AGU pede investigação da PF sobre vídeos misóginos no TikTok

A Advocacia-Geral da União solicitou à Polícia Federal apuração de perfis que postaram conteúdos simulando agressões a mulheres, justificando violência em casos de recusa romântica.

Redação Jornal de Brasília

09/03/2026 18h18

foto ascom agu

Foto: ascom agu

A Advocacia-Geral da União (AGU), por meio da Procuradoria Nacional de Defesa da Democracia (PNDD), apresentou notícia-crime à Polícia Federal (PF) para investigar a circulação de vídeos que fazem apologia à violência contra mulheres no TikTok. O pedido foi enviado no domingo, 8 de março, Dia Internacional da Mulher.

Os vídeos, que já foram removidos da plataforma, mostram jovens simulando chutes, socos e esfaqueamentos em manequins representando figuras femininas. Neles, mensagens justificam a violência em situações de recusa a relacionamentos, beijos ou casamentos, como “Treinando caso ela diga não”.

O documento, assinado pelo procurador Raphael Ramos, identifica pelo menos quatro perfis responsáveis pelos conteúdos. Ele argumenta que as imagens afetam a promoção e proteção dos direitos das mulheres, além da efetividade das políticas públicas contra a violência de gênero e pela igualdade.

A iniciativa integra o Pacto Brasil contra o feminicídio, firmado em fevereiro de 2026 entre os três Poderes, que inclui medidas contra a violência digital contra mulheres e meninas.
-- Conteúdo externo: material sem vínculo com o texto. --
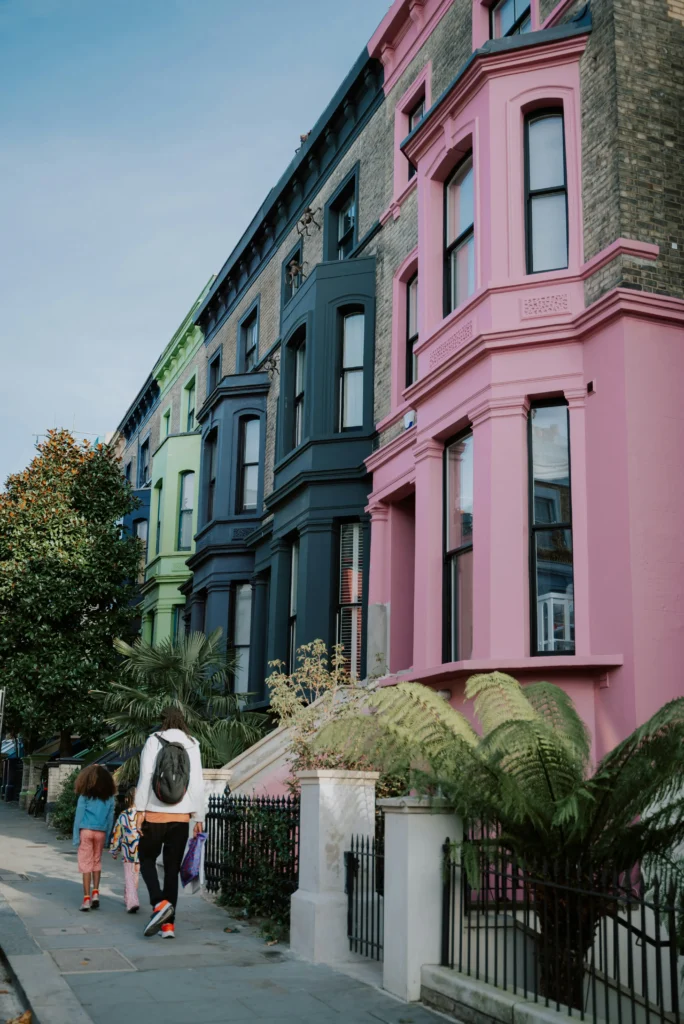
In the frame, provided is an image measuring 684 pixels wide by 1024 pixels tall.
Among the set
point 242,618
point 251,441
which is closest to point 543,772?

Ramos destaca que, mesmo sem vítima individualizada, o conteúdo misógino representa ameaça aos direitos fundamentais das mulheres, atingindo a coletividade feminina e podendo incitar crimes contra a paz pública.

O procurador enfatiza a necessidade de melhor governança nas plataformas digitais, notando que avanços como decisões do Supremo Tribunal Federal (STF) sobre o Marco Civil da Internet e o Estatuto da Criança e do Adolescente são insuficientes.

Os vídeos podem configurar crimes como feminicídio, lesão corporal, intimidação, ameaça, perseguição e violência psicológica, além de incitação e apologia ao crime, segundo o Código Penal.

Para reforçar a urgência, o documento cita o Relatório Anual de Feminicídios no Brasil 2025, do Laboratório de Estudos de Feminicídios da Universidade Estadual de Londrina (Lesfem/UEL), que registra 6,9 mil vítimas de casos consumados e tentados de feminicídio em 2025, um aumento de 34% em relação ao ano anterior.

A notícia-crime também menciona compromissos internacionais do Brasil, como a Convenção de Belém do Pará e a Convenção sobre a Eliminação de Todas as Formas de Discriminação contra as Mulheres (CEDAW), que obrigam o Estado a prevenir e combater a violência de gênero.